Things changed in Year 4. After a half decade of ignorance I made friends with a Filipino girl named Nikka (I think; I wasn’t good at spelling), though it was rare anyone didn’t deliberately pronounce it wrong. This was at a time that I had begun to realise I wasn’t a normal human being and so I was curious as to why Nikka always followed me and made no other friends. In essence, the reason was that she felt more comfortable around someone who “knew what it felt like”, given that I was “also being picked on”. It was a shock to me, to hear that she thought I was also being bullied. So I began to watch people, to learn patterns, and sure enough noticed similar treatment; it left me somewhat shell-shocked for a while, and then I got mad. Really, really mad. (Not that you would know it, since I still hadn’t worked out how to make facial expressions properly).
Very soon, anyone who couldn’t see past Nikka’s unfortunate phonetics found themselves in quite the disagreeable situation. She moved away shortly, but because of her I now paid attention to other people, learnt the language of humans in the only way I knew how to, got better at recognising the particular signs of a bullying case. When my sister raised victim flags I saw them before my parents did and I was on a literal warpath. I became part of the Buddy system at the school not because I liked hanging out with the younger kids but because the red hat we wore gave me actual authority and power over everyone. When I moved up to secondary school I found a reticent, painfully naive girl whom I befriended simply so that she wouldn’t inevitably fall prey to bullying again. Skip ahead a few more years and I approached an isolated student who thought they were being sneaky about observing me.

- Supplied material:
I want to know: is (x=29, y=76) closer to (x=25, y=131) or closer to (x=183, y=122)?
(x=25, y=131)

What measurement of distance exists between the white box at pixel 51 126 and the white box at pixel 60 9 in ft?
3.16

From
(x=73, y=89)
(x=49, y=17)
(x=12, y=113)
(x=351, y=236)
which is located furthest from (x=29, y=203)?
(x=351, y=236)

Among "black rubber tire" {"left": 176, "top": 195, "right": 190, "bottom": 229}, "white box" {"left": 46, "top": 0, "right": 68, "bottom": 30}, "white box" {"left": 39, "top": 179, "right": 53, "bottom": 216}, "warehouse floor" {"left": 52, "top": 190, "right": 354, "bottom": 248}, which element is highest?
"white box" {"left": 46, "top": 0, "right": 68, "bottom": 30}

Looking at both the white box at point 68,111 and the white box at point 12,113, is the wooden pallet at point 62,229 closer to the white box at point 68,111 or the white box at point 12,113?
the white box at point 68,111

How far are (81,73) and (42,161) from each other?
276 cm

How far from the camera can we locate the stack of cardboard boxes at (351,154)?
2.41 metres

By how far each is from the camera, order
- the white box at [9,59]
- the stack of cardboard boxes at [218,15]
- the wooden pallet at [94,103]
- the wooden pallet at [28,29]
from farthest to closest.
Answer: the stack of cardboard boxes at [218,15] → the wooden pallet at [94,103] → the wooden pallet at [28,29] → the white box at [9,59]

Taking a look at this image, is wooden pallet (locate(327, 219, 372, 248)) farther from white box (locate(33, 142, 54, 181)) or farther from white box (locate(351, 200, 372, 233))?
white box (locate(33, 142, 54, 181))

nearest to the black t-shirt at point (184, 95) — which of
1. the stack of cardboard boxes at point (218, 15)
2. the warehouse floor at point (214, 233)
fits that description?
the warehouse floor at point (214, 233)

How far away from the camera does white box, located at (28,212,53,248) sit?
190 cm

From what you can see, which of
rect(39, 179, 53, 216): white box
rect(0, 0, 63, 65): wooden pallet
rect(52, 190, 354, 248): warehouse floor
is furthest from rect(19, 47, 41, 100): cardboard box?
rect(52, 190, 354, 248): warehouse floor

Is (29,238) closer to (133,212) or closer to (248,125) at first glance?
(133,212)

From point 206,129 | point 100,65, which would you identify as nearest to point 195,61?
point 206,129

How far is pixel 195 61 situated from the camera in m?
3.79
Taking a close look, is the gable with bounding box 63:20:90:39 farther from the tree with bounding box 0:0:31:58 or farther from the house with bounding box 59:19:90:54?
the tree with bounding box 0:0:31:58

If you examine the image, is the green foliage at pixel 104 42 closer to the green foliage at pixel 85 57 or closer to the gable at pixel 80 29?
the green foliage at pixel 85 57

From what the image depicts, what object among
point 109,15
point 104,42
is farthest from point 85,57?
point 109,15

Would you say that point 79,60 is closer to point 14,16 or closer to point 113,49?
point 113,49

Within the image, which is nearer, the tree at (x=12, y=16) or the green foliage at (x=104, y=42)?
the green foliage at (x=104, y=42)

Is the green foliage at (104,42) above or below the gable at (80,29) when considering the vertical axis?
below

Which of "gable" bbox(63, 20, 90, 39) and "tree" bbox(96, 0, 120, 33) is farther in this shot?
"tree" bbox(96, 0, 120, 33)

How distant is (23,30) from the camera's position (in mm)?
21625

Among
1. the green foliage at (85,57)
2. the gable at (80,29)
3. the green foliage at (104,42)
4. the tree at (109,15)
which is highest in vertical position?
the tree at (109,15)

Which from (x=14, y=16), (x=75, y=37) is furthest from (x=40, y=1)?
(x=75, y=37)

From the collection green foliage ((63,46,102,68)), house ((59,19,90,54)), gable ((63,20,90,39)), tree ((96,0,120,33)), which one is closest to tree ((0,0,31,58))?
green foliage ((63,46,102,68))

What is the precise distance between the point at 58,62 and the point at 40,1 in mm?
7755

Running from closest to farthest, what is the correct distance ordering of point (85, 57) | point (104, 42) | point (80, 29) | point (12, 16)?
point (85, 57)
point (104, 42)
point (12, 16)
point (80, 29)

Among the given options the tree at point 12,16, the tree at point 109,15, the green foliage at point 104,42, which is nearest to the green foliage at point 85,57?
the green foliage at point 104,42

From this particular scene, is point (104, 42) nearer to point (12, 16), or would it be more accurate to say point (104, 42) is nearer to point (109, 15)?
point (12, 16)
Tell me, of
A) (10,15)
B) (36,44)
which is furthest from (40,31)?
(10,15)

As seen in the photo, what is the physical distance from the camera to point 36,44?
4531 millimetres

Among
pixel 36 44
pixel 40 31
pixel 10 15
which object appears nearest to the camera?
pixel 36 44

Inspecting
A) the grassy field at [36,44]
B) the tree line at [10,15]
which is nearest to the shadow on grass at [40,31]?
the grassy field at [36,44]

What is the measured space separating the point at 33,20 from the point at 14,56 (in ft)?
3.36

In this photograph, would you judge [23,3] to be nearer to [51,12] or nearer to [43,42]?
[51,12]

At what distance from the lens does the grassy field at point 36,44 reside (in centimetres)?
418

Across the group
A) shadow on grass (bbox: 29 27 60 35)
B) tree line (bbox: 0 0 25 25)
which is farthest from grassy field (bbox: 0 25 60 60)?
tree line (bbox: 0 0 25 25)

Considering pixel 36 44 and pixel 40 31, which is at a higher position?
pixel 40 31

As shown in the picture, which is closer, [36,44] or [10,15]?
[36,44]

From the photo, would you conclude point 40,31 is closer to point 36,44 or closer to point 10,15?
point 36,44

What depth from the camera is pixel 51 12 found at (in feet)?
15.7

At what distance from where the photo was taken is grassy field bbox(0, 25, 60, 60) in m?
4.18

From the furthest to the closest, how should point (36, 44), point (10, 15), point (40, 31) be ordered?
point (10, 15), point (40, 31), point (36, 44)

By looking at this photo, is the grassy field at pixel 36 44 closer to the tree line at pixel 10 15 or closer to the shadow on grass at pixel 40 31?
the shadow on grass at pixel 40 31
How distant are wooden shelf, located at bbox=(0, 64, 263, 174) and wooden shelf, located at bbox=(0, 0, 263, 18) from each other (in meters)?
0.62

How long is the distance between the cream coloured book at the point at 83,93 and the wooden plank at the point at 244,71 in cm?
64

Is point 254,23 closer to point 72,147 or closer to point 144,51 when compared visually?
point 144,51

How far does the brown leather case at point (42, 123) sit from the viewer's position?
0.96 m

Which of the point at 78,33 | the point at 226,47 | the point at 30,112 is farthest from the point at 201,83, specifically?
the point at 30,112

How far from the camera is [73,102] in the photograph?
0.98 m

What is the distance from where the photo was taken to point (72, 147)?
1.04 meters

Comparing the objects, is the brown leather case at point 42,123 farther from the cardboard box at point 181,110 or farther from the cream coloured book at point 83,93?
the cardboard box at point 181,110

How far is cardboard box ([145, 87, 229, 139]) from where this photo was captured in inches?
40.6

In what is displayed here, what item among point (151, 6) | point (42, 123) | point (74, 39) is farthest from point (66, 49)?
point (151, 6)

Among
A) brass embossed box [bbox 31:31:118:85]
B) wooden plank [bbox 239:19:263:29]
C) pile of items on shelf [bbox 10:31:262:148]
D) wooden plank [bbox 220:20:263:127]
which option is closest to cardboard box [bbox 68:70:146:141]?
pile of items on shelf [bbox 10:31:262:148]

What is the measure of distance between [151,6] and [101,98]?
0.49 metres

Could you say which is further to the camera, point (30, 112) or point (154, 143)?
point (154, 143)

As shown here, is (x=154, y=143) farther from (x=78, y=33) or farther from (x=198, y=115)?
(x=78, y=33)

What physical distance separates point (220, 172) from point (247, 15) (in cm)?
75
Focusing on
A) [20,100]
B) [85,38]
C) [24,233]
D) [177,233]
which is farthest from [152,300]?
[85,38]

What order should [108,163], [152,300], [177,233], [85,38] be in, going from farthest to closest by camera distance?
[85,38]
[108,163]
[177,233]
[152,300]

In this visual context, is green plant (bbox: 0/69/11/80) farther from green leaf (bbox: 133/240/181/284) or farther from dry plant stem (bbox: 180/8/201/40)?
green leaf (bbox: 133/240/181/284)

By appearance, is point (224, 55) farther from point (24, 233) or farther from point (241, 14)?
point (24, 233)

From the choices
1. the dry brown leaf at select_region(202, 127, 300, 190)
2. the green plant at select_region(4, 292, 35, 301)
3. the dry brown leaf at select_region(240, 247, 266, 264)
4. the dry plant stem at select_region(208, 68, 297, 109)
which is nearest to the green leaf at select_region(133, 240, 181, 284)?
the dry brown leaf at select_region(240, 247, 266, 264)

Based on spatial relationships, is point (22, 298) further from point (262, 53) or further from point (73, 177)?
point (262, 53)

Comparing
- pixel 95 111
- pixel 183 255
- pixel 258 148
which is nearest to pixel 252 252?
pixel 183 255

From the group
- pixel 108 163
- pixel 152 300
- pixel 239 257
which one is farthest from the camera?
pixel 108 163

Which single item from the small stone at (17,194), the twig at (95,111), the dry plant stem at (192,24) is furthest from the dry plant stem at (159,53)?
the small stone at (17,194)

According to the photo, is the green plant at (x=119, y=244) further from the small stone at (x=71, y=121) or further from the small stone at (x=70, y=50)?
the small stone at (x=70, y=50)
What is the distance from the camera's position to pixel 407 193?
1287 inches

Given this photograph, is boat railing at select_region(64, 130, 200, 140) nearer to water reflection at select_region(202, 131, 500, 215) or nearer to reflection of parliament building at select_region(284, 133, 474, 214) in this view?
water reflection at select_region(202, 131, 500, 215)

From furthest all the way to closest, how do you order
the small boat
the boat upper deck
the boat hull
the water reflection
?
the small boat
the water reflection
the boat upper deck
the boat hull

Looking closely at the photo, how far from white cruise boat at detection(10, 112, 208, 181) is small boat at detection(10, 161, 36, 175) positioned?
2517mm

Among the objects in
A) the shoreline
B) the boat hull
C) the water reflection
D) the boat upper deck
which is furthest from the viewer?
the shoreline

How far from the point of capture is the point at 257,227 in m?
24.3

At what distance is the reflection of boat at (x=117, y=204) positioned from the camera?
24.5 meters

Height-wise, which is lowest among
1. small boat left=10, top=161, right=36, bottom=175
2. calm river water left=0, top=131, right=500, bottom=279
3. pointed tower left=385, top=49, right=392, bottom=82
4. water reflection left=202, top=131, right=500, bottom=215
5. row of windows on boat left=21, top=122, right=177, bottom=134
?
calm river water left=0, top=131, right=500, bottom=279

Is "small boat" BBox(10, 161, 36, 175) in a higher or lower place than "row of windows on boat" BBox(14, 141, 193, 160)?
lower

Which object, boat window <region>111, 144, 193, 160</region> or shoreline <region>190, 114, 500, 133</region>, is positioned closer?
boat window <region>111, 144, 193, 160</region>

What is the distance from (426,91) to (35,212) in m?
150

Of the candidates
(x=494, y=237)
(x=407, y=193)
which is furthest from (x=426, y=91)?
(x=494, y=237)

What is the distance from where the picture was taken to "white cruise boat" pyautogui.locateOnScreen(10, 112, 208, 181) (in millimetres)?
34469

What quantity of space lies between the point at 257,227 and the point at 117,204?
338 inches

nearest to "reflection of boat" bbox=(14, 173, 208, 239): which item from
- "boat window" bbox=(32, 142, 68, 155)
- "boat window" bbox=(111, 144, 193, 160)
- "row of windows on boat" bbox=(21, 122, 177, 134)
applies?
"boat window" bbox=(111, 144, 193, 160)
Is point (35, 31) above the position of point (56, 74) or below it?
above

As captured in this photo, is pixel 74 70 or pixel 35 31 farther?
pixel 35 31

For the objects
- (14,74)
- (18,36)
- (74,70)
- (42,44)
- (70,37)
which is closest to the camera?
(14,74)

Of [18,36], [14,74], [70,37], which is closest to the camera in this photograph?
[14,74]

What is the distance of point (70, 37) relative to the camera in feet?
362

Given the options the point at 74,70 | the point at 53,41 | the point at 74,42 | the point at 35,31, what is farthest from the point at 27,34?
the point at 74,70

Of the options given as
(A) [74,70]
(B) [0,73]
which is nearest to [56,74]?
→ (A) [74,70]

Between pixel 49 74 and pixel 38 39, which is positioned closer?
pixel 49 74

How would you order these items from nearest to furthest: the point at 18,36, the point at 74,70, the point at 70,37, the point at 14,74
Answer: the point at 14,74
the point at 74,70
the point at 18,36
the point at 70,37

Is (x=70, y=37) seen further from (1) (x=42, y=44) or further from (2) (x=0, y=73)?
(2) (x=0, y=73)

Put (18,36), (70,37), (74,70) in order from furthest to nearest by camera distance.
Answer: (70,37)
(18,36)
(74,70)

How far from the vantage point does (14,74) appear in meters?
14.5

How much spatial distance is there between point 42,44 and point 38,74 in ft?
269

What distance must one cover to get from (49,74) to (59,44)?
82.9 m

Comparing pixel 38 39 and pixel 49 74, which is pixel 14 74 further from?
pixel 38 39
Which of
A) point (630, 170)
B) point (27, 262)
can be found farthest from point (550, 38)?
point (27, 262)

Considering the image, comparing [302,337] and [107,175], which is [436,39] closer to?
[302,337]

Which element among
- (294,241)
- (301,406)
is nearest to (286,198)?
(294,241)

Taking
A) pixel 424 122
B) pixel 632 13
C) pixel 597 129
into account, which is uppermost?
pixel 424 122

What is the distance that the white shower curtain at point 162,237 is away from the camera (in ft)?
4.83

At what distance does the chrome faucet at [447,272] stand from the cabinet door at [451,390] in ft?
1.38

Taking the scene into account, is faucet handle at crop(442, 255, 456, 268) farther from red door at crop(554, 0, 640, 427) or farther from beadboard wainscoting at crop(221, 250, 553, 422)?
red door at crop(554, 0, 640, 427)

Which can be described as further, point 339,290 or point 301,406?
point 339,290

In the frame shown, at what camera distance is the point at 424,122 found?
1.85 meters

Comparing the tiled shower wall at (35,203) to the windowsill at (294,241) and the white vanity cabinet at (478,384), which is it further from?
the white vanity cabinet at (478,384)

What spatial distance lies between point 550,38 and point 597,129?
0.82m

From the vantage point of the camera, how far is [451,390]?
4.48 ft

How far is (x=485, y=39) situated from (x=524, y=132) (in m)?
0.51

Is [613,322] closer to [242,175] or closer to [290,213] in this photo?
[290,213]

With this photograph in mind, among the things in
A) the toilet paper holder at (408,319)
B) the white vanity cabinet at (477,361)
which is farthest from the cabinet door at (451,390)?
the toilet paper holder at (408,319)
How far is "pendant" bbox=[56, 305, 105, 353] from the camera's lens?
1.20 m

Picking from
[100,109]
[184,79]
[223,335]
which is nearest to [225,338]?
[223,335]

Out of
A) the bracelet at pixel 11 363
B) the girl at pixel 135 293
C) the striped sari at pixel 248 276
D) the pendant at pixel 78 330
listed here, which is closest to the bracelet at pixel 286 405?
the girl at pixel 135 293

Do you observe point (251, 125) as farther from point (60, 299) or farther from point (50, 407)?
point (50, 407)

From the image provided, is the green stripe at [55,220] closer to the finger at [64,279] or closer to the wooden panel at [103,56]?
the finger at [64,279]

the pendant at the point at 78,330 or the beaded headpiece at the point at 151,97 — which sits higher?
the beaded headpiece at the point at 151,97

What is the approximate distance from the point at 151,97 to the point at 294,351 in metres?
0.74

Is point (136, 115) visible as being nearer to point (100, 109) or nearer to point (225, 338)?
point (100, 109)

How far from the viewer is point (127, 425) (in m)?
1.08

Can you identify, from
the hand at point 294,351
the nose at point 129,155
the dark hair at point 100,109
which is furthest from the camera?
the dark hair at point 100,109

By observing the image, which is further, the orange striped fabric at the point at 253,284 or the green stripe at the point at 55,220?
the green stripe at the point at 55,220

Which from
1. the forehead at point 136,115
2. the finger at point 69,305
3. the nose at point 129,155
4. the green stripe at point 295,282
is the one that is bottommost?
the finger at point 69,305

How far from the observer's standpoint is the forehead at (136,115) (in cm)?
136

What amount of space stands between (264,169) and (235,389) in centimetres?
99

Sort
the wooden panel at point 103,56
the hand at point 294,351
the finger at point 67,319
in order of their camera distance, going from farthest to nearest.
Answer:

- Your objective:
According to the text about bullying at school, why did the writer join the Buddy system?

- Exercise solution:
The red hat worn in the Buddy system gave the writer actual authority and power over everyone.